As I mentioned in another post below, coffee contains salicylates, which are basically really mild aspirin, so it does have a protective effect against regular age-related dementia. But Alzheimer's? That mysterious tau tangle ailment? What's causing that? Look at the countries with the highest Alzheimer's rates. Finland, Italy, Switzerland, other Scandinavian countries, the Netherlands, the USA, Canada, are at the top. Some suggest that it's due to Vitamin D deficiency, but that doesn't really explain things. Minnesota is full of Scandinavian-descent people who don't get enough sunlight during their harsh winter, yet they just have an average (for the USA) Alzheimer's mortality rate there.
Then look at the countries with the highest coffee intake per capita.
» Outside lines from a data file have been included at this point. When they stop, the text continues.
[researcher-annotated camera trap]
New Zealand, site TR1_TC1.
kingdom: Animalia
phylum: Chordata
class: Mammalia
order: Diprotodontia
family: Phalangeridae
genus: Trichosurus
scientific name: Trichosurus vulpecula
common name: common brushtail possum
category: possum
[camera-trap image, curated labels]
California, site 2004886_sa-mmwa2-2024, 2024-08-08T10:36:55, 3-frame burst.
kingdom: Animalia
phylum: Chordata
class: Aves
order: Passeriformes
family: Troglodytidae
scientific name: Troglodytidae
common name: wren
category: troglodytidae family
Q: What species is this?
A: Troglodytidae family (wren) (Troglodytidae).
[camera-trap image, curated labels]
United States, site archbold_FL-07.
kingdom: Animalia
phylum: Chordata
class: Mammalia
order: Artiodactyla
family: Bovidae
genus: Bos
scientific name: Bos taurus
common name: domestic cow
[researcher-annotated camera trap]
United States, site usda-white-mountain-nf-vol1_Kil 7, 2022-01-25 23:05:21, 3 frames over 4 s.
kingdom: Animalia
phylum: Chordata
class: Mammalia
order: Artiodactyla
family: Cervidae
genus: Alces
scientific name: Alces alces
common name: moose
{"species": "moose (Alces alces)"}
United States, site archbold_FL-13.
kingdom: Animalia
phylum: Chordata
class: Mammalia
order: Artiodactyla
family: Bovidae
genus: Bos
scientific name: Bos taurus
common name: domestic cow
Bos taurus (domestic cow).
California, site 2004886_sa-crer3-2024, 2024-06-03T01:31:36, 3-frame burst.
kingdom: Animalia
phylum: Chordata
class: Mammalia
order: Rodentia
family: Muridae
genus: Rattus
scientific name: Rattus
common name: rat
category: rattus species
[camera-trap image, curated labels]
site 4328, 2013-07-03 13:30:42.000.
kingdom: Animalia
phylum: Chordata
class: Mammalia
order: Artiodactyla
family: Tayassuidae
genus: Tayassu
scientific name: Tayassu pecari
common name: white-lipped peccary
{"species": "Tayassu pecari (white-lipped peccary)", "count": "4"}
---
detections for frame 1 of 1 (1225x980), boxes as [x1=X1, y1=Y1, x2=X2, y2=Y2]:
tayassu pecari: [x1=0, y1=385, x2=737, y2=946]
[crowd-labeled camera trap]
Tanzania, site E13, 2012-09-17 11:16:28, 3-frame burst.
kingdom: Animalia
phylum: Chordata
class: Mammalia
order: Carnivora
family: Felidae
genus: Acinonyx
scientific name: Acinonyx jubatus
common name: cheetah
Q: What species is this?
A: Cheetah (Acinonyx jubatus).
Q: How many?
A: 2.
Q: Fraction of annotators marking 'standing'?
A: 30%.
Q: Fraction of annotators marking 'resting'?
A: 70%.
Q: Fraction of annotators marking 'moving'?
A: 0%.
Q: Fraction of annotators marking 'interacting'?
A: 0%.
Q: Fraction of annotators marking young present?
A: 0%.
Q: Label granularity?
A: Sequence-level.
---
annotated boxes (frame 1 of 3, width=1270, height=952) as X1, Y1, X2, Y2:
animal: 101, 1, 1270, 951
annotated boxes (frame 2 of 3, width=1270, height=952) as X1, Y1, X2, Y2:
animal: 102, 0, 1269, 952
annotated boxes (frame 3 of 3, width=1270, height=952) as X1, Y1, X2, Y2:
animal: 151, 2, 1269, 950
Finland tops the list again, followed by the Netherlands, Switzerland, and other Scandinavian countries. The USA is a bit lower down on the coffee list, but Washington state alone is probably quite a bit higher than the US average, what with all the coffee bars that manage to turn a profit there.
Maybe it's only coincidence. But I found some hints of what could be a connection between coffee and Alzheimer's. Tau protein tangles appear to be a result of hyperphosphorylation. Chlorogenic acid, apparently consumed mostly via coffee and tea, inhibits DNA methylation by increasing SAH:
The presence of caffeic acid or chlorogenic acid inhibited DNA methylation predominantly through a non-competitive mechanism, and this inhibition was largely due to the increased formation of S-adenosyl--homocysteine (SAH, a potent inhibitor of DNA methylation), resulting from the catechol-O-methyltransferase (COMT)-mediated O-methylation of these dietary catechols.
But we don't want to increase SAH if it decreases the SAM/SAH ratio, for that is associated with hyperphosphorylation of the tau protein and the tangles that correlate with cognitive impairment in Alzheimer's.
J Neurosci. 2012 Jul 4;32(27):9173-81. doi: 10.1523/JNEUROSCI.0125-12.2012.
Acute administration of L-DOPA induces changes in methylation metabolites, reduced protein phosphatase 2Amethylation, and hyperphosphorylation of Tau protein in mouse brain.
Bottiglieri T1, Arning E, Wasek B, Nunbhakdi-Craig V, Sontag JM, Sontag E.
Folate deficiency and hypomethylation have been implicated in a number of age-related neurodegenerative disorders including dementia and Parkinson's disease (PD). Levodopa (L-dopa) therapy in PD patients has been shown to cause an increase in plasma total homocysteine as well as depleting cellular concentrations of the methyl donor, S-adenosylmethionine (SAM), and increasing the demethylated product S-adenosylhomocysteine (SAH). Modulation of the cellular SAM/SAH ratio can influence activity of methyltransferase enzymes, including leucine carboxyl methyltransferase that specifically methylates Ser/Thr protein phosphatase 2A (PP2A), a major Tau phosphatase. Here we show in human SH-SY5Y cells, in dopaminergic neurons, and in wild-type mice that l-dopa results in a reduced SAM/SAH ratio that is associated with hypomethylation of PP2A and increased phosphorylation of Tau (p-Tau) at the Alzheimer's disease-like PHF-1 phospho-epitope. The effect of L-dopa on PP2A and p-Tau was exacerbated in cells exposed to folate deficiency. In the folate-deficient mouse model, L-dopa resulted in a marked depletion of SAM and an increase in SAH in various brain regions with parallel downregulation of PP2A methylation and increased Tauphosphorylation. L-Dopa also enhanced demethylated PP2A amounts in the liver. These findings reveal a novel mechanism involving methylation-dependent pathways in L-dopa induces PP2A hypomethylation and increases Tau phosphorylation, which may be potentially detrimental to neuronal cells.
It's far too little to turn into a publishable hypothesis. Association doesn't equal causation. However, I think it's enough to induce coffee drinkers to consider limiting their intake.